First of all, it is nowhere clearly defined, which rounding method round() uses. Let's assume arithmetic rounding since the current algorithm tries to do that.
The problem with round() is not the rounding algorithm itself, that is very straight-forward (for brevity, only the version for positive values is included here):
double result = floor(value + 0.5);
This algorithm correctly rounds a floating point number to integer using arithmetic rounding.

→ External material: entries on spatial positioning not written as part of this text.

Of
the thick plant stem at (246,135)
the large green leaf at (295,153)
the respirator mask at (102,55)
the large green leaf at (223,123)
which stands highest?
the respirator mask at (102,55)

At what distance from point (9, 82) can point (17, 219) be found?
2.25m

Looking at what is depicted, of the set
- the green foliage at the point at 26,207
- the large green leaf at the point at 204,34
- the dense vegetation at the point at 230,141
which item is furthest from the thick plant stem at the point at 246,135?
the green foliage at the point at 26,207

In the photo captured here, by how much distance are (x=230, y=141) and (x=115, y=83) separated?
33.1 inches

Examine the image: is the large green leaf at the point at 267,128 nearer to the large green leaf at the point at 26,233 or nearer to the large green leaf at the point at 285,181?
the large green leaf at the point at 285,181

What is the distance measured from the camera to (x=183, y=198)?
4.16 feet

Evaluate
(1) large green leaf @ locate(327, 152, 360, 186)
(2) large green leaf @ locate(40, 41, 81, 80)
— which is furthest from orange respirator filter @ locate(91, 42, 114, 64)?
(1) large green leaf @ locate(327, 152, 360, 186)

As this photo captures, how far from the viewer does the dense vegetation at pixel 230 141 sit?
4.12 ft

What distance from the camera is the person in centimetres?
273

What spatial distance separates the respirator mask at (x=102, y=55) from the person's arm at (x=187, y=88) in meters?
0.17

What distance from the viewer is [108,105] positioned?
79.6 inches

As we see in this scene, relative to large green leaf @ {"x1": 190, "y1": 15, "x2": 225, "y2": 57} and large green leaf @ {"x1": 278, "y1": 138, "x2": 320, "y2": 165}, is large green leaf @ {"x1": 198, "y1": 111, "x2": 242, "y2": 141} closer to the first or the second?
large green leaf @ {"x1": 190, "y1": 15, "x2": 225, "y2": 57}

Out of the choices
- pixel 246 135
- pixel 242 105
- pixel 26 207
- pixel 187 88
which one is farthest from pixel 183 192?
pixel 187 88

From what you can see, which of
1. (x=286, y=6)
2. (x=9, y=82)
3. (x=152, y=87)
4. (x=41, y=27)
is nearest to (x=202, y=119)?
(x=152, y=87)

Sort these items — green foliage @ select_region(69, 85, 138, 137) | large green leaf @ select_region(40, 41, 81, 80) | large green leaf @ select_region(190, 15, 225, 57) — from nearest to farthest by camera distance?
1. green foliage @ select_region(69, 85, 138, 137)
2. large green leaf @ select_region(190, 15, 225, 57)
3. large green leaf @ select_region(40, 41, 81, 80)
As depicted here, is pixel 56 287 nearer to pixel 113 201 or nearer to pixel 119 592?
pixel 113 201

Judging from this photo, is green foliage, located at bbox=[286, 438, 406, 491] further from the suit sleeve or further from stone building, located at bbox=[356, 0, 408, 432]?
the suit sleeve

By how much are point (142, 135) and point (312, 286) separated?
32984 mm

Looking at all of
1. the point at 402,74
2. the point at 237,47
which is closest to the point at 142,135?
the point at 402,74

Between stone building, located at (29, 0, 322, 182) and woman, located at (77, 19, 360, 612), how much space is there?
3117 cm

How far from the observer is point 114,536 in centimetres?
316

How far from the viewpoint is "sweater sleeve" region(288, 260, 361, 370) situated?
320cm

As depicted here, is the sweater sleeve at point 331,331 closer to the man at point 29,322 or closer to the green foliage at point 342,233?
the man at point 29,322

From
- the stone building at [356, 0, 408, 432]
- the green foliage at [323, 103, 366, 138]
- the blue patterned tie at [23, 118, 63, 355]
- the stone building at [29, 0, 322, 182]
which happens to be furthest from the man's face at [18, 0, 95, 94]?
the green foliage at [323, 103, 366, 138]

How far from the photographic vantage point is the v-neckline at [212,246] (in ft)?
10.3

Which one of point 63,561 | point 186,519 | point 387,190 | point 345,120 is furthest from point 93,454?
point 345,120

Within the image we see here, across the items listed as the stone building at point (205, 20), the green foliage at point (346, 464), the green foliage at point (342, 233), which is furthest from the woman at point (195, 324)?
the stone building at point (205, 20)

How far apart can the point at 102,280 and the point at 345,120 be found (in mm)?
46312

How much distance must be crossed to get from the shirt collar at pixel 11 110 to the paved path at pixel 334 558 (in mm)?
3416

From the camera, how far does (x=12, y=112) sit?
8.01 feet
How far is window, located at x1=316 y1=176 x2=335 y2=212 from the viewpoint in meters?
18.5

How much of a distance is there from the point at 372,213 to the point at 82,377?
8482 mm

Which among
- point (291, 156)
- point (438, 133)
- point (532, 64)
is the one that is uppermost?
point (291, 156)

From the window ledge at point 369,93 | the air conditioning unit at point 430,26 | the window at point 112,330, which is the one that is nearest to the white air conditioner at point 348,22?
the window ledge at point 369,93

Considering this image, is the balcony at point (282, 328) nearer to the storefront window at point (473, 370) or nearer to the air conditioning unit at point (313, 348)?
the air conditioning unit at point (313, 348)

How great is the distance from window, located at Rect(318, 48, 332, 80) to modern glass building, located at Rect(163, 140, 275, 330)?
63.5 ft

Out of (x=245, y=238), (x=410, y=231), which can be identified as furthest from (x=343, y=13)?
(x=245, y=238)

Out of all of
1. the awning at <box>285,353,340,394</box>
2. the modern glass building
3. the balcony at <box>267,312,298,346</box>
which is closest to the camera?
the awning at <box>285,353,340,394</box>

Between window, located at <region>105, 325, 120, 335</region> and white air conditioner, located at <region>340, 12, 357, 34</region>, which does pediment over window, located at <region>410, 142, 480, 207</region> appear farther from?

However, the rounding algorithm in PHP supports arbitrary precision. Thus the algorithm actually looks like this:
double result = floor(value * pow(10.0, places) + 0.5) / pow(10.0, places);
In a world with infinite precision this is completely correct. But due to the finite precision of doubles, it introduces two areas which cause problems:
- The multiplication with 10^places.
- The division by 10^places.
In an attempt to solve these problems, the so-called “fuzz” was added. The fuzz simply means that instead of adding 0.5, a small bit more is added: 0.50000000001. This, however, does not solve the problem but introduces a new one.
Let us have a look at the problems introduced by those three steps:
Multiplication with 10^places
Multiplication with 10^places is problemtic because of the fact that if the previous floating point representation was not exact, after multiplying with 10^places the resulting floating point number may not be the exact representation of the intended number.
Take, for example, the number 0.285. Its floating point representation is 0.284999999999999975575093458246556110680103302001953125. If you multiply that with 100, the resulting number has the floating point representation 28.499999999999996447286321199499070644378662109375. This is not the exact representation of 28.5 - which is actually 28.5 in this case.
The same happens for 1.255: The representation is 1.25499999999999989341858963598497211933135986328125. Multiply that by 100 and get 125.4999999999999857891452847979962825775146484375. The exact representation of 125.5 however is 125.5.
If 0.5 is now added to that number and that number is then rounded with floor, the result will be 28 and not 29 which would be the naive expected value.
Division through 10^places
Division through 10^places is problematic because of two possible effects:
- If the internal calculation is done in extended precision, the truncated value may not be the exact double representation of the chosen value, see above.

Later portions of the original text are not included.